Question

I use SLIME/SBCL/Emacs and Quicklisp on Ubuntu Raring. I have the function defined below. I would like to add to my Lisp library's top .lisp file, i.e., the one every other one depends on, so that I can use it in all the functions I write with my library by just adding (update-swank) to a function instead of having to add the entire function below to each piece of code that uses it.

(defun update-swank ()
   "Grabs SWANK connections and tells it to handle requests. 
    Call this every loop in the main loop of your program"
   (continuable
     (let ((connection (or swank::*emacs-connection*
               (swank::default-connection))))
       (when connection
     (swank::handle-requests connection t)))))

When I do this and restart emacs, loading my library in the process because I have the asdf:load-op in my .sbclrc file, I get a

READ error during COMPILE-FILE:
;   
   ;     Package SWANK does not exist.

in inferior lisp, and SLIME is stuck polling because the library doesn't load because in my current setup SLIME/SBCL doesn't know what swank is at the time the .lisp file that update-swank is in is loaded. I tried adding (in-package :swank) to the file that update-swank is in, but got

The name "SWANK" does not designate any package.

in inferior lisp when my library is loaded at emacs startup.

I searched through CEPL (where i got update-swank from https://github.com/cbaggers/cepl/blob/master/cepl-utils.lisp) and then copied what the creator of CEPL did and exported the function in my packages.lisp. I made sure the function was added like he did on line 20 of cepl-utils here https://github.com/cbaggers/cepl/blob/master/cepl-utils.lisp......I load my library btw with

(asdf:operate 'asdf:load-op :cl-test)
(in-package #:cl-test)

in my .sbclrc file which i assume is loaded before my .emacs file loads slime at emacs start up (i have (slime) in my .emacs file) ...I just tested removing the adsf:load-op and in-package and from my .sbclrc and running the asdf:load-op after slime/swank has been loaded and what i've been trying to do here worked with no error....but i would like to be able load my library automatically at emacs startup and the way i usually do that is by adding the asdf:load-op to my .sbclrc....If someone could tell me another way to load my library automatically at emacs startup after swank has been loaded that would answer this ?

Was it helpful?

Solution 2

This was made to sit inside the main loop of the game/realtime-demo as that was what was blocking the repl from updating. Luckily we are in control of the loop so that is easy. Now you are wanting to use this in your library (probably with opencv) so you need to identify what is blocking the update, this is generally some kind of 'main loop' if you have access to the main loop then call update-swank from in there.

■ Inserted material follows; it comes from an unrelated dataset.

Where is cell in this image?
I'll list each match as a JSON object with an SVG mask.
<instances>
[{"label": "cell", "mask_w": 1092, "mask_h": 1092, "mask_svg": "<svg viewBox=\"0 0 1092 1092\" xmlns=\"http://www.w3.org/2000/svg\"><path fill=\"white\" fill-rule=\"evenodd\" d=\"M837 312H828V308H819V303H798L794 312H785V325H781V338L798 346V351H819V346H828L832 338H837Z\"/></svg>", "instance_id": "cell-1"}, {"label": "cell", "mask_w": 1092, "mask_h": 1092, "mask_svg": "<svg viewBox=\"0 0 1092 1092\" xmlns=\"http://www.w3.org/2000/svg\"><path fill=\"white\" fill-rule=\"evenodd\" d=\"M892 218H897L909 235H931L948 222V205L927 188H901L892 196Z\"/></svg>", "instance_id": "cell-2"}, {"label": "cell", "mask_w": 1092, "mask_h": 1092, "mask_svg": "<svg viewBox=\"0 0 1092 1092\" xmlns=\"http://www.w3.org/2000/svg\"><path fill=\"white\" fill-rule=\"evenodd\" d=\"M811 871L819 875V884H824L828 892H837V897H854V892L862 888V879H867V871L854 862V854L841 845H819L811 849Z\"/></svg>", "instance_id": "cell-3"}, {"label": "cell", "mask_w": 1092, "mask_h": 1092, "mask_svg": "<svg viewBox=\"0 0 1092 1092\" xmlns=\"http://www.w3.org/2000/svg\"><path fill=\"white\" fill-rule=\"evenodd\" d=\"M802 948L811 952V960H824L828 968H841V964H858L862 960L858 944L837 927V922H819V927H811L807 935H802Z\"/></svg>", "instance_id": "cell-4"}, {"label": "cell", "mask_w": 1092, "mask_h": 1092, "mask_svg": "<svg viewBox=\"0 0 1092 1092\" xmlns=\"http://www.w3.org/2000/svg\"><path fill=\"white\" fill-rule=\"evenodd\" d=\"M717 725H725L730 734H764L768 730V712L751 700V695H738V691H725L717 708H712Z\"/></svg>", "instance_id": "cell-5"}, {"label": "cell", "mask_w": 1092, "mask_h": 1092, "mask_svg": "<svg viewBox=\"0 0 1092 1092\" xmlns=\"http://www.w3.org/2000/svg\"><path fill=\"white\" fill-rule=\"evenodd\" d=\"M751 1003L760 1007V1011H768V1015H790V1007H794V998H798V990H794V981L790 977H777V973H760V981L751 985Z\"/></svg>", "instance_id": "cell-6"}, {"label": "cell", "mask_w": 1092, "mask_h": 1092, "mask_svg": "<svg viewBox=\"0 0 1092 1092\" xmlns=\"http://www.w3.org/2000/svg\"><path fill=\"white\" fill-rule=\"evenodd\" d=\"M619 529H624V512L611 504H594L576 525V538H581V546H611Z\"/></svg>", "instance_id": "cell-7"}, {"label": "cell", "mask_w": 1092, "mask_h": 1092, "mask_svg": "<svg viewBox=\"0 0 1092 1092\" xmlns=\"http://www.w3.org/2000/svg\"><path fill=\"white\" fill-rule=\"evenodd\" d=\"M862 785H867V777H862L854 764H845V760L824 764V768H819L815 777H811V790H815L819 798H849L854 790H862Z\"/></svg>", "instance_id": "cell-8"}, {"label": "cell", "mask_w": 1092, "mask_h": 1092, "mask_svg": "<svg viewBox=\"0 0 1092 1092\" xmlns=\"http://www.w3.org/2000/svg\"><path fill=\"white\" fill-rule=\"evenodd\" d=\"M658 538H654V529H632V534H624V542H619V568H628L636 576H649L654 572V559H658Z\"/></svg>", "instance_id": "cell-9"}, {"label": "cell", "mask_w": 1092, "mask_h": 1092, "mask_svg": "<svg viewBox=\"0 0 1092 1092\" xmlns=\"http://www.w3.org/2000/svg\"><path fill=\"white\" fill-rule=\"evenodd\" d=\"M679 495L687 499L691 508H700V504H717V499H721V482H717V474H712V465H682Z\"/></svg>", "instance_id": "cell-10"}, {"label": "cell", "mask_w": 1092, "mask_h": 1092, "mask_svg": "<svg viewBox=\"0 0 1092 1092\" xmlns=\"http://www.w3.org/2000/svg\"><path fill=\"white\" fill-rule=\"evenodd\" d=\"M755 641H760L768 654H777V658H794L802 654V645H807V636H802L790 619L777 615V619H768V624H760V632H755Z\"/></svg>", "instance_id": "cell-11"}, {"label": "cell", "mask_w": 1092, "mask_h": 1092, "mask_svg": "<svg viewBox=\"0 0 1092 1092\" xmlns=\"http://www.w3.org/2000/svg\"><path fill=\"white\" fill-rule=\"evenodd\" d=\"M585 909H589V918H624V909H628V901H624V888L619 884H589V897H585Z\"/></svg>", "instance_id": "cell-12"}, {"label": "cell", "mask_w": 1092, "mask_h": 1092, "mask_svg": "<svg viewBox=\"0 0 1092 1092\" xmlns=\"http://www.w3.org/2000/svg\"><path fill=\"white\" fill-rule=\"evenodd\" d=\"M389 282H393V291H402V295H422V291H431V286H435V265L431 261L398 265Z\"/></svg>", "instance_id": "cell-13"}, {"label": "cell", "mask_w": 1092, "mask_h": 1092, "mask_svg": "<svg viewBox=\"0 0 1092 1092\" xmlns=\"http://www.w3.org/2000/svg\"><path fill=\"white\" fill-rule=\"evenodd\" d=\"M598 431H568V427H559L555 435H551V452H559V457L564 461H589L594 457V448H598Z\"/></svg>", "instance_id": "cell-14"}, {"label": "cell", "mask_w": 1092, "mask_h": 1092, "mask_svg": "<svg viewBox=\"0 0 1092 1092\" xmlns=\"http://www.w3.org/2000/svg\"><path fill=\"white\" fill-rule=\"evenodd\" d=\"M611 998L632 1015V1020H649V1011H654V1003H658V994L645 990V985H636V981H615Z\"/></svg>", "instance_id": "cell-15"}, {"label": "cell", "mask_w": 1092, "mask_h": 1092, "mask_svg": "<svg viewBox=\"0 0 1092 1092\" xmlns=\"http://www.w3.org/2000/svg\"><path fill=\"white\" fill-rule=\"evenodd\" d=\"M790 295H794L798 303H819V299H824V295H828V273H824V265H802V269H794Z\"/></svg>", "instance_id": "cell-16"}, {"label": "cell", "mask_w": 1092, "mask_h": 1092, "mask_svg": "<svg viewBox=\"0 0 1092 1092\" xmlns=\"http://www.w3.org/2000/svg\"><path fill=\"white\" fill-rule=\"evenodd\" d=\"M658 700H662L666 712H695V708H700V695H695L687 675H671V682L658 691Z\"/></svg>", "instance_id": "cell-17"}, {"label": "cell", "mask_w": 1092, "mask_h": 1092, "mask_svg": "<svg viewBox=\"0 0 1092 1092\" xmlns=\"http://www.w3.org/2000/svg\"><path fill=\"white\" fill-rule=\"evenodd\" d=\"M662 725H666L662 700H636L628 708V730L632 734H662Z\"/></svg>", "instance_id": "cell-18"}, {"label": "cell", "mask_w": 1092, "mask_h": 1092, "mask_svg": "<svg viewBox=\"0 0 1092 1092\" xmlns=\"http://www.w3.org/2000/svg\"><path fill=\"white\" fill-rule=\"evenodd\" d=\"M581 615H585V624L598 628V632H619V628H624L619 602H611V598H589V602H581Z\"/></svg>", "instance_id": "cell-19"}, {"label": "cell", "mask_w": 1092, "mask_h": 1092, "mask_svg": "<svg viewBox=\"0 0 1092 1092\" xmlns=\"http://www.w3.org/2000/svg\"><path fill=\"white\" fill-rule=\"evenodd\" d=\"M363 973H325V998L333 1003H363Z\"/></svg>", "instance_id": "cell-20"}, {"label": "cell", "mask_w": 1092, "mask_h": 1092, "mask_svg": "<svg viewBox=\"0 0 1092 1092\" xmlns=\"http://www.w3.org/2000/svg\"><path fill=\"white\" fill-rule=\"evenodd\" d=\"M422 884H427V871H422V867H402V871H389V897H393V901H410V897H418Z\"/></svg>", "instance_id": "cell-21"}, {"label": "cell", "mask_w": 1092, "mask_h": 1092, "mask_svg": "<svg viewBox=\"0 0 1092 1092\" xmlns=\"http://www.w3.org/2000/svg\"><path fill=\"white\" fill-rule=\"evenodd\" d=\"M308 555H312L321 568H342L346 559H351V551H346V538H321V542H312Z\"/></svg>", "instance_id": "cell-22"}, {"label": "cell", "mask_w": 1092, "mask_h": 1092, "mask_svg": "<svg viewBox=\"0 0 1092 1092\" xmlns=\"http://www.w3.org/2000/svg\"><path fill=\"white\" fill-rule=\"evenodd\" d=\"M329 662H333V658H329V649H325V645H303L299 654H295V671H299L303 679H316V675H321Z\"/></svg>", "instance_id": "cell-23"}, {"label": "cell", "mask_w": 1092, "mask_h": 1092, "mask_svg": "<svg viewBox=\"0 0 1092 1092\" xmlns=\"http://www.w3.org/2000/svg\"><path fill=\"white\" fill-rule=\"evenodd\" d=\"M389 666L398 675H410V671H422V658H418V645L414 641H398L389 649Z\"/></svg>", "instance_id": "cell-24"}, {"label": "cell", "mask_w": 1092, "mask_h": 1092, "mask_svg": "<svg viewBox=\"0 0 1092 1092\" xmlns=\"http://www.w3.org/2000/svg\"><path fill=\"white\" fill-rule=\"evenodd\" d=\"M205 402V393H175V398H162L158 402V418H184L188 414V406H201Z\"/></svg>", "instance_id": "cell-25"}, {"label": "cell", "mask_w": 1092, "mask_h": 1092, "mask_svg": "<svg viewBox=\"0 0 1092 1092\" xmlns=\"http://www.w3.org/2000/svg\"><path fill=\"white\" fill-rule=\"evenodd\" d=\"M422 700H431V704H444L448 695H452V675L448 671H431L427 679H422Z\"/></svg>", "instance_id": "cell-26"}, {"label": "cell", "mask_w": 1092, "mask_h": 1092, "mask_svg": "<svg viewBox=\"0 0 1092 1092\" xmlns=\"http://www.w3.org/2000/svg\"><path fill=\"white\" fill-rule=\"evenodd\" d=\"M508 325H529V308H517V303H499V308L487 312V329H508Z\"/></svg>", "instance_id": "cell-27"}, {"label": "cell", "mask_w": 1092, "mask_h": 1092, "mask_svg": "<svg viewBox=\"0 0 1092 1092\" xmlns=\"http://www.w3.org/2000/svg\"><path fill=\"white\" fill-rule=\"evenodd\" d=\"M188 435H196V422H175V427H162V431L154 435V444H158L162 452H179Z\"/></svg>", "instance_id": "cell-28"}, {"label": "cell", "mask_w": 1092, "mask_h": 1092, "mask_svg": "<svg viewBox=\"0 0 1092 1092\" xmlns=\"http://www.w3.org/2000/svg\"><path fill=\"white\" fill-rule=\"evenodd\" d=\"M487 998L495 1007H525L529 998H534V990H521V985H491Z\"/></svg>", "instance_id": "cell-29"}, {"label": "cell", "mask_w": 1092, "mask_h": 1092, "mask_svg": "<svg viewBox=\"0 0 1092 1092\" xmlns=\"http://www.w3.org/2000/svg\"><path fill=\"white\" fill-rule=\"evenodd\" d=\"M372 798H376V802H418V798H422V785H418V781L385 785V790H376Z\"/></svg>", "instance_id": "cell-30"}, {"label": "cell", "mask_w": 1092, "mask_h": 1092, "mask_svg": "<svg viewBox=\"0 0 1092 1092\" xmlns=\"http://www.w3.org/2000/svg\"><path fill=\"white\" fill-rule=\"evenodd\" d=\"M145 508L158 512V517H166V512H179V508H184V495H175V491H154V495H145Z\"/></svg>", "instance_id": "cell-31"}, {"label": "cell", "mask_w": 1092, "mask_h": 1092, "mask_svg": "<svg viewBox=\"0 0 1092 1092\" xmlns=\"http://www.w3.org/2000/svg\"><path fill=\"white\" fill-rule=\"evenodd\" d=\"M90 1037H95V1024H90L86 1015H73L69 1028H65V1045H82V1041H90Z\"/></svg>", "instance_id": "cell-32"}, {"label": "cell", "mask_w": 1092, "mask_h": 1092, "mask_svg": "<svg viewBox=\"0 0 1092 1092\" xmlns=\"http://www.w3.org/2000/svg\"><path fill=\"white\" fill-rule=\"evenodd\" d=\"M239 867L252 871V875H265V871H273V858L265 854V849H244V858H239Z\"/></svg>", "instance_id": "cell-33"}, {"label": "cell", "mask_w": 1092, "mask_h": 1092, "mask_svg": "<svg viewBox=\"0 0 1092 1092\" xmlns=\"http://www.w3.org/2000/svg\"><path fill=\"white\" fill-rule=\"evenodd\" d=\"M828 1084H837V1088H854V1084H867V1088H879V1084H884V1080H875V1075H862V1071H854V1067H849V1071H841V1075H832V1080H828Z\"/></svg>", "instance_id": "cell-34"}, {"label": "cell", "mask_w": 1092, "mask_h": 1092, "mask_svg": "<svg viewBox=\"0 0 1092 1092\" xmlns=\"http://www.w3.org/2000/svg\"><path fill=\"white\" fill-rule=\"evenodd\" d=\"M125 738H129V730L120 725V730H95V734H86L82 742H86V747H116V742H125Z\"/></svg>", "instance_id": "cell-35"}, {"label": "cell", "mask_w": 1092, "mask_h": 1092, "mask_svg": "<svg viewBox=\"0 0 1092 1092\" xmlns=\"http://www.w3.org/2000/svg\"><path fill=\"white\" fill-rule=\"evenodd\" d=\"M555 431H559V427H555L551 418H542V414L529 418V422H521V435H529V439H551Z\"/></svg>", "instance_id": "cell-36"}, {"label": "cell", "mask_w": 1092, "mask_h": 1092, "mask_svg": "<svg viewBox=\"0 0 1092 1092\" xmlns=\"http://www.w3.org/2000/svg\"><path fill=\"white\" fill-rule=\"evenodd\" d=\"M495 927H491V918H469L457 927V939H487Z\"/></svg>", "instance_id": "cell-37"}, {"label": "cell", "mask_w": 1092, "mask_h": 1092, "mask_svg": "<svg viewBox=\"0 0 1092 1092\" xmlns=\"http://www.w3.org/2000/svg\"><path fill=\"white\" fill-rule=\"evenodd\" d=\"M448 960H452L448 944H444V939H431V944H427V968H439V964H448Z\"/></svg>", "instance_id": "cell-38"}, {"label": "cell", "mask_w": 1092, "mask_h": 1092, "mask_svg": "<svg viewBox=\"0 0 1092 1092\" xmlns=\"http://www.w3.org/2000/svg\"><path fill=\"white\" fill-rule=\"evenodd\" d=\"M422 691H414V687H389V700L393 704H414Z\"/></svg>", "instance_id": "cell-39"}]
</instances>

If the main loop is being controlled by a foreign library then perhaps you can put it in a function that gets called every 'loop'. All you really need is it to be called often enough that the repl feels responsive.

Other than that you can try changing the settings of swank to run on a separate thread though I have no experience doing that so I cant tell you how well that would work.

You can see it inside the main loop in the (run-demo) function of this example

Also I talk about it in this video. Though albeit perhaps not in enough detail :)

The fact you are getting "swank does not exist" is very odd. It suggest that swank is not loaded, but if you are using slime then swank must be there!

p.s. Remember that this is for use with Slime or Slim, which means you are using them with emacs or vim. If you are not using Slime+emacs or Slim+vim this function will not work!

[EDIT] Ok so I duplicated your issue by putting (ql:quickload :cepl) at the end of quicklisp's setup.lisp file. This gave me the 'Package SWANK does not exist'. One quick way to address this is to specify swank as a dependency in your project's asd file. So for example:

(asdf:defsystem #:cepl
  :serial t
  :depends-on (#:cl-opengl
               #:swank     ;;<---HERE
               #:lbm-sdl
               #:varjo
               #:cl-utilities
               #:cl-ppcre
               #:symbol-munger
               #:classimp
               #:temporary-file
               #:md5)
  :components ((:file "package")
               (:file "maths/base-maths")
               (:file "base-macros")
               ;; (:file "base-lispbuilder")
               (:file "cepl-utils")

Hope it helps :)

OTHER TIPS

If there is not a package defined in a running Lisp, then this package can't be used. First you need to define the package and then you can read symbols from that package. Packages are not created when CL tries to read a symbol from an unknown package.

If (find-package "FOO") returns NIL, then you can not read a symbol like FOO::BAR.

Two solutions to that are:

  • execute the package definition before a symbol from that package is read

  • remove the symbols from the source code:

Example:

foo::*bar*

replace with

(symbol-value (find-symbol "*BAR*" "FOO"))

Above finds the symbol at runtime and retrieves the symbol value.

Also:

(foo::bar :baz t)

replace with

(funcall (symbol-function (find-symbol "BAR" "FOO")) :baz t)

Above finds the symbol at runtime, retrieves the function and calls it.